■ Aufgabenstellung
Gib den Auszug über das Kochbuch »Bayram« von „Die Schlichtheit vieler“ bis „genug bekommen können?“ erneut wieder und benenne dabei „Gemüsepuffer“ in „Gemüsebratlinge“ um.

■ Ausgewählter Auszug
'''
Orkide & Orhan Tançgil:
„Zuallererst klären wir die Frage: Was heißt Bayram überhaupt? Bayram ist die türkische Bezeichnung für Fest- und Feiertag. Bei der Recherche für das Kochbuch »Bayram« sind wir auf Hunderte wirklich großartige Rezepte gestoßen. Etwa 70 dieser Rezepte und die damit verbundenen Geschichten und Rituale haben wir in diesem Buch eingefangen.“
Auch bei den Baklava-Röllchen wurde ich sofort nach dem Rezept gefragt. Ich wollte fast nicht verraten, dass diese Version unglaublich rasch und einfach zubereitet ist und dank einem entsprechenden Augenmaß beim Zuckersirup nicht zu süß wird. So könnte ich weiter vor mich hin schwärmen, obwohl ich mich noch lange nicht durch alle Rezepte „durchgekocht“ habe.
Die Schlichtheit vieler Rezepte und die sparsame, aber gekonnte Auswahl an Gewürzen, die alle in einem einfachen türkischen Supermarkt zu finden sind, verblüffen mich oft und lassen mich auch wochentags und ohne speziellen Anlass häufig zu Bayram greifen. Auch kulturell ist es ein spannender kurzer Abriss über die diversen islamischen Feste und ihre kulinarische Tradition. Und wer hätte gedacht, dass ich in diesem Kochbuch ein Rezept für Gemüsepuffer finde, die in 30 Minuten zubereitet sind (inklusive Abtropfzeit des Gemüses nach Einsalzen) und von denen auch meine Kinder nicht genug bekommen können?
'''
■ Inhalt der Daten
'''
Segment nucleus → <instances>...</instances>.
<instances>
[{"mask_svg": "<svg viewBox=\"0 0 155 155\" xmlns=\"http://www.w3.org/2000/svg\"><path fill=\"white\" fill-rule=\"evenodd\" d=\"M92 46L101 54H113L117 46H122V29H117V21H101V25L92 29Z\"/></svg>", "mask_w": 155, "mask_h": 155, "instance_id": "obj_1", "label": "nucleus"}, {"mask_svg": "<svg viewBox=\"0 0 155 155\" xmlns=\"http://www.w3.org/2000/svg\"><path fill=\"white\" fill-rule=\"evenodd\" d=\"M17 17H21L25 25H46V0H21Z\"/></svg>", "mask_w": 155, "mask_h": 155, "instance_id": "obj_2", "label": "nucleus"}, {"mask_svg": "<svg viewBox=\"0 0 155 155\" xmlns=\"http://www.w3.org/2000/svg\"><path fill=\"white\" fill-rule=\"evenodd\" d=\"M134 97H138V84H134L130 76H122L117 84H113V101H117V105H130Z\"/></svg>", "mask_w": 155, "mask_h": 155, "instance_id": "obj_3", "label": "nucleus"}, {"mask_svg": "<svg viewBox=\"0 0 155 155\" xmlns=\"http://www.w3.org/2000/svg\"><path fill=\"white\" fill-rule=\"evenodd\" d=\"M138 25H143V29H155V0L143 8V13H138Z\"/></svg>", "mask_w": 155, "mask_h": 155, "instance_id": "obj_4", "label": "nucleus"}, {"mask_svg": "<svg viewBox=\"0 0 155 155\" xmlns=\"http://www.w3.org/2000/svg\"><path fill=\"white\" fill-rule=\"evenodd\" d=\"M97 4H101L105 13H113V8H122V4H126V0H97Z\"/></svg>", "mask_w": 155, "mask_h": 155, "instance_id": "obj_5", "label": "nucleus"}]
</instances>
'''
■ Antwort
Die Schlichtheit vieler Rezepte und die sparsame, aber gekonnte Auswahl an Gewürzen, die alle in einem einfachen türkischen Supermarkt zu finden sind, verblüffen mich oft und lassen mich auch wochentags und ohne speziellen Anlass häufig zu Bayram greifen. Auch kulturell ist es ein spannender kurzer Abriss über die diversen islamischen Feste und ihre kulinarische Tradition. Und wer hätte gedacht, dass ich in diesem Kochbuch ein Rezept für Gemüsebratlinge finde, die in 30 Minuten zubereitet sind (inklusive Abtropfzeit des Gemüses nach Einsalzen) und von denen auch meine Kinder nicht genug bekommen können?